__Your objective__: Using the entries below, quote exactly the span of lines that begins with the line containing "Of all the options" and ends with the final line.

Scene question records
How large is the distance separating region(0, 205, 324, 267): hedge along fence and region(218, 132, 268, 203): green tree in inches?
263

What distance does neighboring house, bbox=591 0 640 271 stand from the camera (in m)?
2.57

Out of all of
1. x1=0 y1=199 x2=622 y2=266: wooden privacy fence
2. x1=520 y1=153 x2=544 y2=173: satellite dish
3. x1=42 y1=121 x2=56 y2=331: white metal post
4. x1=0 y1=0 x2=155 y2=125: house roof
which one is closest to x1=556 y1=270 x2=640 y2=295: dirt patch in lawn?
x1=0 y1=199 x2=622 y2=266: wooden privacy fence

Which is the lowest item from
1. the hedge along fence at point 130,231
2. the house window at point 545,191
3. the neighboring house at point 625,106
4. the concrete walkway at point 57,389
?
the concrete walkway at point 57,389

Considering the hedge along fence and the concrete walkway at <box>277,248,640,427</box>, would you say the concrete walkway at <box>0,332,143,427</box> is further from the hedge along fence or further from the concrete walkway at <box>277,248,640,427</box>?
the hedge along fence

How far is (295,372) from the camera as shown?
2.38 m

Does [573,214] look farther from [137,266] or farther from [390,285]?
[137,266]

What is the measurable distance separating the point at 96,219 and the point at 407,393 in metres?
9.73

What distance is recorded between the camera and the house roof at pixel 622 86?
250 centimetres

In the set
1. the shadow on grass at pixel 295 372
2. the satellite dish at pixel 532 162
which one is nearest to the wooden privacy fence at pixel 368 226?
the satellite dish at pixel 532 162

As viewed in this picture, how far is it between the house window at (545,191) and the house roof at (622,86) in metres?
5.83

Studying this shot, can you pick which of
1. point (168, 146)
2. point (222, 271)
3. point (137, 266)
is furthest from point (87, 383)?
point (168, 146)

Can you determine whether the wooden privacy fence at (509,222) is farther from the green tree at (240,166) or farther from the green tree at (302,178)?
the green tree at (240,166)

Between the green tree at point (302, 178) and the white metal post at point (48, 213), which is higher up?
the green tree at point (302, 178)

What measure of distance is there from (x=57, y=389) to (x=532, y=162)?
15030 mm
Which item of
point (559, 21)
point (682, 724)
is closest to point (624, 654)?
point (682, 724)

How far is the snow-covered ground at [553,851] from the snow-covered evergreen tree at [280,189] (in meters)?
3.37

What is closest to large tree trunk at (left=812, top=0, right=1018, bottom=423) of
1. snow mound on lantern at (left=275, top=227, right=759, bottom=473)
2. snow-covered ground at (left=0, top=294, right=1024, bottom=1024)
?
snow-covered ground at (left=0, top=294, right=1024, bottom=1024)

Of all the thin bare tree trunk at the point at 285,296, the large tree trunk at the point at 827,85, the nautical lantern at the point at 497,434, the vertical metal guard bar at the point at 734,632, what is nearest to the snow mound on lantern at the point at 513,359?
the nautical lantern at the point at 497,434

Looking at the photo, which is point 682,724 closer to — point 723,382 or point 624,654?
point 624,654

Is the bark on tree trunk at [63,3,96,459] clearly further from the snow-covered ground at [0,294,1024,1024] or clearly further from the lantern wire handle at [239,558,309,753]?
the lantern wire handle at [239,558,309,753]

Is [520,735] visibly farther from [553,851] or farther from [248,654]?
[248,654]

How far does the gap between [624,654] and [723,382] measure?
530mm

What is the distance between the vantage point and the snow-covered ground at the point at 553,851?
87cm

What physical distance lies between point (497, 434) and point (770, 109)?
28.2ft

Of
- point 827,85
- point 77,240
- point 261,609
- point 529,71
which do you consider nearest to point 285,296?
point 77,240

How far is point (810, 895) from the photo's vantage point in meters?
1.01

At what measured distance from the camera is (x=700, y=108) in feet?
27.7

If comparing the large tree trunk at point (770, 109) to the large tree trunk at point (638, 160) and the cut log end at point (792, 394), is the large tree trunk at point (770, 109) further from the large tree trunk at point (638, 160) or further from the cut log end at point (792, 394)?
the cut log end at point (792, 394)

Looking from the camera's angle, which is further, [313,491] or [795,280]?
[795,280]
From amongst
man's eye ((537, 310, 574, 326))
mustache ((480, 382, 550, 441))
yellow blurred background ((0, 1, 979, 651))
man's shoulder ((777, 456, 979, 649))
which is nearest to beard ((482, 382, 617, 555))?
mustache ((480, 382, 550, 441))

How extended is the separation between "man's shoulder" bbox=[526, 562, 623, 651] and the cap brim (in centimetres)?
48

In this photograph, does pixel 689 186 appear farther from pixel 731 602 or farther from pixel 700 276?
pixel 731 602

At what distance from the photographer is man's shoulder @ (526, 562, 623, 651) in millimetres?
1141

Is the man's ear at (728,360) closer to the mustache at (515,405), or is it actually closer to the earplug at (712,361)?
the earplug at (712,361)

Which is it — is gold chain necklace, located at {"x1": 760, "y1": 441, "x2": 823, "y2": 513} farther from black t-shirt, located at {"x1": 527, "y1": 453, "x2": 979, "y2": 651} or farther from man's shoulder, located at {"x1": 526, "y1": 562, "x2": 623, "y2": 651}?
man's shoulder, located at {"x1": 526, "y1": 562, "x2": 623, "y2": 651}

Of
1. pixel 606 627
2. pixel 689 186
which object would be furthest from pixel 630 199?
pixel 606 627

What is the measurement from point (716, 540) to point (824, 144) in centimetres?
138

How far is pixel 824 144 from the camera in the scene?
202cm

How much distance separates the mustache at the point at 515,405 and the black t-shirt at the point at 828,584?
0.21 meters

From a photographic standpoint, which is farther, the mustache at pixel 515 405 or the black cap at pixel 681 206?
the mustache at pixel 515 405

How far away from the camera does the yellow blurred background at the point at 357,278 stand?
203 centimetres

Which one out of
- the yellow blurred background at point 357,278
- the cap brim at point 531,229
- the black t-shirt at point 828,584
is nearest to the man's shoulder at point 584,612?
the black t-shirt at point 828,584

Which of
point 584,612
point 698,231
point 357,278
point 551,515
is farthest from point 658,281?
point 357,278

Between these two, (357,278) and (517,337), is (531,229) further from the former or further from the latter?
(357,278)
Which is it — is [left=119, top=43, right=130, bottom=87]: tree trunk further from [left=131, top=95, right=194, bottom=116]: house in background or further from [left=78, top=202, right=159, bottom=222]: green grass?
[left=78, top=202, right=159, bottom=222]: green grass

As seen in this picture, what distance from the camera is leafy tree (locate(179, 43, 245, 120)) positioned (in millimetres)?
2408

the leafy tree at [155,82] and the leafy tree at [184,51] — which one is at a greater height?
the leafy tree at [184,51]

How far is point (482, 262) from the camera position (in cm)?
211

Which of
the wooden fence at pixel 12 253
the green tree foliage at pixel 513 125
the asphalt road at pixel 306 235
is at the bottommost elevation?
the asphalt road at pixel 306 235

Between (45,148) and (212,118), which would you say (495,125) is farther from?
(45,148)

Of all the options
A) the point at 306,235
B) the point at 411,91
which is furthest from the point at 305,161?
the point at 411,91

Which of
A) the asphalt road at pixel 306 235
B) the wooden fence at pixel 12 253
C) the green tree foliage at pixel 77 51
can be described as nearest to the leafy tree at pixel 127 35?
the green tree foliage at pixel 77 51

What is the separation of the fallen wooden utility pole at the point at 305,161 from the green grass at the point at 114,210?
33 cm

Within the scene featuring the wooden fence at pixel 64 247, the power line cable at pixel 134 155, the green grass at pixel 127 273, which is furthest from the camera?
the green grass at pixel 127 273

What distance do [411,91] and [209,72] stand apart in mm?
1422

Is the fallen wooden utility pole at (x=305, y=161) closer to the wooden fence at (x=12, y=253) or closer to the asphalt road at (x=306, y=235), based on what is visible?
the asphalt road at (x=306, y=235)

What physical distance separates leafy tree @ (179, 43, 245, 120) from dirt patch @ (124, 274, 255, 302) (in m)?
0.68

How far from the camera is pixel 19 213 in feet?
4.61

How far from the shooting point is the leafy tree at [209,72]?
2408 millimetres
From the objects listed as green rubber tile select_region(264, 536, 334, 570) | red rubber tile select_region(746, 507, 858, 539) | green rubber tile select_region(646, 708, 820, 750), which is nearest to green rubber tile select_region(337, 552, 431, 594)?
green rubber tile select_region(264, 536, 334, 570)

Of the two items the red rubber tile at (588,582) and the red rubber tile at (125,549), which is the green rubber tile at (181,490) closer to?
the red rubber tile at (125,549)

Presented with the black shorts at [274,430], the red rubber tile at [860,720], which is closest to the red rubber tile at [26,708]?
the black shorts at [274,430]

__Response to the task__:
Of all the options
A) the point at 306,235
B) the point at 411,91
which is furthest from the point at 305,161?
the point at 411,91

Which of
A) the asphalt road at pixel 306 235
B) the wooden fence at pixel 12 253
C) the green tree foliage at pixel 77 51
can be described as nearest to the leafy tree at pixel 127 35?
the green tree foliage at pixel 77 51

What is the separation of the fallen wooden utility pole at the point at 305,161 from the green grass at the point at 114,210?
33 cm

Within the scene featuring the wooden fence at pixel 64 247, the power line cable at pixel 134 155, the green grass at pixel 127 273, which is furthest from the camera?
the green grass at pixel 127 273

What distance do [411,91] and [209,72] stand apart in mm?
1422

Is the fallen wooden utility pole at (x=305, y=161) closer to the wooden fence at (x=12, y=253) or closer to the asphalt road at (x=306, y=235), based on what is visible?
the asphalt road at (x=306, y=235)

What physical distance separates leafy tree @ (179, 43, 245, 120) from dirt patch @ (124, 274, 255, 302) (in m)?
0.68

How far from the camera is pixel 19 213 in feet?
4.61

How far from the shooting point is the leafy tree at [209,72]?
2408 millimetres
From the objects listed as green rubber tile select_region(264, 536, 334, 570) | red rubber tile select_region(746, 507, 858, 539) | green rubber tile select_region(646, 708, 820, 750), which is nearest to green rubber tile select_region(337, 552, 431, 594)?
green rubber tile select_region(264, 536, 334, 570)

Of the two items the red rubber tile at (588,582) and the red rubber tile at (125,549), which is the green rubber tile at (181,490) closer to?
the red rubber tile at (125,549)

Presented with the black shorts at [274,430], the red rubber tile at [860,720], which is closest to the red rubber tile at [26,708]?
the black shorts at [274,430]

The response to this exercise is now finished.